Article

Gefitinib reverses TRAIL resistance in human bladder cancer cell lines via inhibition of AKT-mediated X-linked inhibitor of apoptosis protein expression.

Departments of Cancer Biology and Urology, University of Texas M. D. Anderson Cancer Center, 1515 Holcombe Boulevard, Houston, TX 77030, USA.
Cancer Research (impact factor: 7.86). 02/2007; 67(4):1430-5. DOI:10.1158/0008-5472.CAN-06-1224 pp.1430-5
Source: PubMed

ABSTRACT In a previous study, we found that the small-molecule epidermal growth factor receptor (EGFR) inhibitor gefitinib (ZD1839, Iressa) blocked cell proliferation at biologically relevant concentrations in approximately one third (6 of 17) of human bladder cancer cell lines examined.

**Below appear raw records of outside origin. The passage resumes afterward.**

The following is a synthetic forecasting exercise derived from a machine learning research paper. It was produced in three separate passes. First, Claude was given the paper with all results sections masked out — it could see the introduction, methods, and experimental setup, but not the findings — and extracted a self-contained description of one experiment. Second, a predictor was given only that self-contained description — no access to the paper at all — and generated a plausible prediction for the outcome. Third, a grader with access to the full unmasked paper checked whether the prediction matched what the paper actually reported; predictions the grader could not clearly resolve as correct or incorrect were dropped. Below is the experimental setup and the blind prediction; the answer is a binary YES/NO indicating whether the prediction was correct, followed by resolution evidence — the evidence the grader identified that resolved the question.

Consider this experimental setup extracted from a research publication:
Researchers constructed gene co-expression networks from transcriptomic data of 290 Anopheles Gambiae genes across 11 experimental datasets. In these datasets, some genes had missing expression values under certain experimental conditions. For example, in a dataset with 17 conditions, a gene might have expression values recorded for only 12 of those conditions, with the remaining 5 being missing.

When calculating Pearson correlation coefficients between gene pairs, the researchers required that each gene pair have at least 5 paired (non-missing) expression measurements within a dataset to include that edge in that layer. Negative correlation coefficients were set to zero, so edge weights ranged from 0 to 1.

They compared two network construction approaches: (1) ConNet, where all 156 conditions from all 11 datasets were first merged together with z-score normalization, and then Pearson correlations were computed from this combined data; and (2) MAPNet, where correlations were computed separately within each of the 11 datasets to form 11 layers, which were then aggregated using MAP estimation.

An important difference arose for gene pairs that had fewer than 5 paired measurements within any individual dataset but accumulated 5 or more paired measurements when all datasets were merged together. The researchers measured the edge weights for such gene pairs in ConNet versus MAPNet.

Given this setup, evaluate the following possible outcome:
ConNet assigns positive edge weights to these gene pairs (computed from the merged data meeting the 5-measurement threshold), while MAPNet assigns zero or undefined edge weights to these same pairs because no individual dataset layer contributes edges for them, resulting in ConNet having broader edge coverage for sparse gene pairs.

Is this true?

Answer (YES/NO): NO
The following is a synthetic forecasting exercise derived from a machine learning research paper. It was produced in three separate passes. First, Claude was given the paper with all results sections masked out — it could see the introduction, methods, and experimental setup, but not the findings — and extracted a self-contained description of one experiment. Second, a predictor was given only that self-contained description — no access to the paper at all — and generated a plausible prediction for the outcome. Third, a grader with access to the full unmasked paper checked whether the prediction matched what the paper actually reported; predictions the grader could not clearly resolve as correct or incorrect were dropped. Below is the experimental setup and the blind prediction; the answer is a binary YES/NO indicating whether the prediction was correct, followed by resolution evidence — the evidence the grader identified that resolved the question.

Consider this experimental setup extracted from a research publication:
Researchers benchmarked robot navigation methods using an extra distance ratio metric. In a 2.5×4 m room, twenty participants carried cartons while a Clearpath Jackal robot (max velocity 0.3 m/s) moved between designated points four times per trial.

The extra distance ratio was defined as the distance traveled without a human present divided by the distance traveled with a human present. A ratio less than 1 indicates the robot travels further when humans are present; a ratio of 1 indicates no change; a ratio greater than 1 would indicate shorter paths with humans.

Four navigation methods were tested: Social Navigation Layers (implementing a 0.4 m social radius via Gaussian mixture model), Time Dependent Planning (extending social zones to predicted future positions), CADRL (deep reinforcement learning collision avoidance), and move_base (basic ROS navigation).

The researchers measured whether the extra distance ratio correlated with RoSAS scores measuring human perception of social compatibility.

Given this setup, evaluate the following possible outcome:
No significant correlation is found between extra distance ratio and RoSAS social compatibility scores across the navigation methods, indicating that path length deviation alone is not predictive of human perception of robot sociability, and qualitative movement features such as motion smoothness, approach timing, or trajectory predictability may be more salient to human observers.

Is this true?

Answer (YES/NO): NO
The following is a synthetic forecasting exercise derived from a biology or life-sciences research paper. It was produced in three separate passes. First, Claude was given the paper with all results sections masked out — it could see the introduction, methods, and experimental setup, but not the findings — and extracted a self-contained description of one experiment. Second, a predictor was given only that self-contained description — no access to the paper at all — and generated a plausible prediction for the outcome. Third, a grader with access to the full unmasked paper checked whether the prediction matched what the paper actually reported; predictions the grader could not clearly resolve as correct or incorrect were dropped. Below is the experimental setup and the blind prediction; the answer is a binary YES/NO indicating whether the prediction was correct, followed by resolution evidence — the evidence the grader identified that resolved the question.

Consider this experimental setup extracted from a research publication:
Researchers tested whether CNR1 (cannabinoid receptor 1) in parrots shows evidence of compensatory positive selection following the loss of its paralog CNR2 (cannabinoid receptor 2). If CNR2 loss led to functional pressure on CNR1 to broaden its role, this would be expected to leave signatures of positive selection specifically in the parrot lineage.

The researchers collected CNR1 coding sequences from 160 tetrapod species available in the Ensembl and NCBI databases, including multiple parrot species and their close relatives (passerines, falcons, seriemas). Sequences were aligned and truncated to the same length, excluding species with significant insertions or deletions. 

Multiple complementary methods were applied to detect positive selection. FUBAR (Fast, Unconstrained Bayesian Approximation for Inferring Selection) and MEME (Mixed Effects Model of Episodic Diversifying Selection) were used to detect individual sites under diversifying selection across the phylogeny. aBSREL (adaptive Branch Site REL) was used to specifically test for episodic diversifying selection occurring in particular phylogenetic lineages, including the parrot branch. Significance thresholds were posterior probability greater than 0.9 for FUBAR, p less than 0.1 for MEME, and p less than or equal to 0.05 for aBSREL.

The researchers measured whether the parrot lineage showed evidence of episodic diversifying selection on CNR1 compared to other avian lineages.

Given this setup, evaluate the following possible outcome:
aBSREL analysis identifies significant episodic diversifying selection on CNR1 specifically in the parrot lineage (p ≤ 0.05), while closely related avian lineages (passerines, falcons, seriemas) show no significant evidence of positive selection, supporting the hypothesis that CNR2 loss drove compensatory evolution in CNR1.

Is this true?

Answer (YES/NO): NO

Here, we studied the effects of gefitinib on apoptosis in a representative subset of the same panel of cells. The drug had modest effects on DNA fragmentation as a single agent at concentrations that produced strong growth inhibition (< or =1 micromol/L) and also failed to promote apoptosis induced by conventional chemotherapeutic agents (gemcitabine and paclitaxel). However, gefitinib did interact with recombinant human tumor necrosis factor-related apoptosis-inducing ligand (TRAIL) to induce high levels of apoptosis in gefitinib-responsive but not gefitinib-unresponsive lines. The molecular mechanisms involved down-regulation of active AKT and X-linked inhibitor of apoptosis protein (XIAP) expression and were mimicked by chemical inhibitors of the phosphatidylinositol 3-kinase/AKT pathway but not of the mitogen-activated protein kinase/extracellular signal-regulated kinase (ERK) kinase/ERK pathway. Furthermore, direct small interfering RNA-mediated knockdown of AKT resulted in down-regulation of XIAP and TRAIL sensitization, and knockdown of XIAP itself was sufficient to reverse TRAIL resistance. Together, our results show that EGFR pathway activation limits TRAIL-induced apoptosis via an AKT- and XIAP-dependent mechanism in EGFR-dependent human bladder cancer cells, providing the conceptual framework for a further evaluation of the combination in relevant preclinical in vivo models.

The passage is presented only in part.